‘Big hitter’ Cameron returns to UK government, as critics call it desperate

By Michael Holden and Andrew MacAskill

LONDON (Reuters) – Seven years ago, David Cameron left Downing Street after his big gamble to hold a referendum on Britain’s membership of the European Union backfired and brought his six-year term as prime minister to an end.

A few months later his political career appeared to be over as he resigned his seat in parliament, with opponents blaming him for the defeat in the referendum in which he had campaigned for “remain” and Brexit supporters saying he had failed to implement a proper strategy to prepare for departure.

News that he had been appointed foreign secretary by Prime Minister Rishi Sunak on Monday delighted the centrist wing of the ruling Conservative Party, who said Britain needed a big hitter on the global stage who would also prove an electoral asset.

But for critics of Sunak, the appointment of someone whose policies he has criticised – and who in return has been dismissive of his own leadership – was a desperate act to resurrect his ailing government, languishing some 20 points behind in opinion polls with an election expected next year.

“Though I may have disagreed with some individual decisions, it is clear to me that Rishi Sunak is a strong and capable prime minister, who is showing exemplary leadership at a difficult time,” Cameron said in a statement after his appointment.

In the years since leaving office, much of the policy agenda Cameron pursued as prime minister has been ditched by his successors, particularly his charm offensive with China and unsuccessful attempts to court Russian President Vladimir Putin, making his comeback seem even more remarkable.


Cameron said he wanted to be China’s closest friend in the West as he sought Chinese investment for British infrastructure, and stated that relations with Beijing were in a “golden era” in 2015, when President Xi Jinping made a state visit to Britain.

But last November, Sunak said in a major speech that the golden era was over “along with the naive idea that trade would lead to social and political reform”, as London restricted Chinese investment over national security concerns and expressed concern at Beijing’s military and economic assertiveness.

Steve Tsang, director of the China Institute at SOAS University of London, told Reuters he did not expect the appointment to change British policy. “The ‘golden era’ remains in the history, and is not about to be resurrected,” he said.

Just a month ago, Sunak had completely distanced himself from Cameron’s government, telling his party conference he was the man to change what he described as 30 years of an inefficient “political status quo”.

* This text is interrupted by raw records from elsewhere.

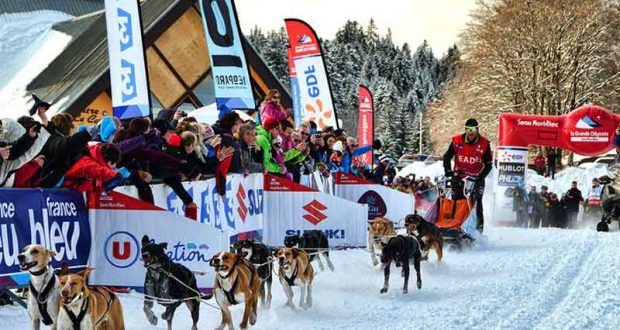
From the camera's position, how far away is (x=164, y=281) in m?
6.44

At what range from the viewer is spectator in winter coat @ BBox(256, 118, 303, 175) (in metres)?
10.3

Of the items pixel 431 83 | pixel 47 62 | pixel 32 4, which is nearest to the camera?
pixel 47 62

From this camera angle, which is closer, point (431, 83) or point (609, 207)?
point (609, 207)

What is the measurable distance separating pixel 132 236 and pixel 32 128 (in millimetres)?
1188

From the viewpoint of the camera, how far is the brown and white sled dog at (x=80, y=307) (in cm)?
523

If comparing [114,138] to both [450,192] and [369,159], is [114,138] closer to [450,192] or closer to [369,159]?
[450,192]

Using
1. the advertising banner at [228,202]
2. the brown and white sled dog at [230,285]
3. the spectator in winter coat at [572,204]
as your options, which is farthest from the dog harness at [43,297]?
the spectator in winter coat at [572,204]

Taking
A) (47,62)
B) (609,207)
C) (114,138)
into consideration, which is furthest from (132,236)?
(47,62)

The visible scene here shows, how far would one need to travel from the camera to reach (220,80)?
491 inches

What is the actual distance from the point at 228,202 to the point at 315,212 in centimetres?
187

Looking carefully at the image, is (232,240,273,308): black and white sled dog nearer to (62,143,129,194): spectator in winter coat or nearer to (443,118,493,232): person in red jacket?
(62,143,129,194): spectator in winter coat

That prompted Cameron himself to say the comments would fuel the view of opponents that his party could not think in the long term and that it was heading in the wrong direction.

“David Cameron was a disastrous PM. This is a last gasp act of desperation from a government devoid of talent and ideas,” said David Lammy, the foreign affairs spokesman for the main opposition Labour Party.


Cameron became the country’s youngest prime minister for almost two centuries in 2010, when he also headed the first coalition government since World War Two.

But, he alienated some on the party’s right-wing, especially those who wanted Britain out of the EU, as he sought to modernise the Conservative’s agenda by backing issues such as same-sex marriage and showing concern for the environment.

Centrist Conservative lawmakers believe Cameron will help the party win back voters who have been put off by its more populist recent right-wing turn.

But Cameron also comes with baggage, not least the anger his appointment has prompted from those who backed Brexit.

In 2021, he was also criticised by a parliamentary committee after he lobbied ministers and senior officials on behalf of supply chain finance firm Greensill as it collapsed.

One former minister put the cost to taxpayers at least 1 billion pounds ($1.22 billion).

“David Cameron was at the heart of the biggest lobbying scandal of recent times,” said the Liberal Democrat party’s foreign affairs spokesperson Layla Moran.

As the son of a wealthy stockbroker who was educated at Britain’s most exclusive private school, Eton College, he also is open to the same criticism of being out of touch with the public that is aimed at Sunak, who with his wife Akshata Murthy, are the richest couple to ever occupy Downing Street.

“I understand there’s a lot of baggage that comes with David Cameron,” Conservative lawmaker Tobias Ellwood told Times Radio.

His colleague Dehenna Davidson said Cameron’s vision of the party was the very reason she was in parliament.

Theresa May, who replaced Cameron as prime minister before being ousted herself amid a party rebellion over Brexit three years later, said his experience would be invaluable.

“Looking forward to working together again!” she tweeted.